The town of Sad Sack resembled nothing so much as a splodge of something unpleasant that should have been mopped up but, left to moulder, had eventually evolved its own life forms. The other local orphanage, St Cod’s Home for Ingrates and Wastrels, festered near its centre, its residents feeding off the unguarded pockets of townsfolk like leeches. The bakery, the library, the butcher’s, the pharmacy that sold incense and strange herbal medicines and smelt so thickly perfumed that the air inside the shop was almost solid in your throat – all were crammed into the winding cobbled streets in haphazard rows that looked like they might fall down if you laid a finger on one of them. But it was the huge Mending House next to St Cod’s that dominated everything. Its stone walls formed a square with one missing side; tall iron railings and gates joined the open section, making a courtyard at the front.

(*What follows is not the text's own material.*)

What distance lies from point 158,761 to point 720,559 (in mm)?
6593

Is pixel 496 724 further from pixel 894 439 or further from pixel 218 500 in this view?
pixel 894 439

It squatted fat and menacing, its bleak chimneys casting murky shadows over all who lived there, the darkness seeming to spread from within its very walls. Tig did not like to look at it.

From the town, the grey stone mansion of St Halibut’s looked the same as it always had – she’d made sure of that. It was beautiful in an unwelcoming sort of way. The same theme continued inside – high ceilings and great big sash windows and old paintings of gammon-faced jowly geezers, all designed to suggest that you weren’t really posh enough to gaze upon it, let alone live there. Miss Happyday had floated about inside, the lady of the manor, as though she and the house were both in denial about the fact that it was also home to scruffy orphans. No one ever ascended the rickety stone steps that led up the steep hillside, apart from Maisie, and occasionally Arfur, who described himself as a travelling curiosity salesman, though he neither travelled much, nor sold anything worth being curious about. Tig knew what he really was, of course: a total slimeball.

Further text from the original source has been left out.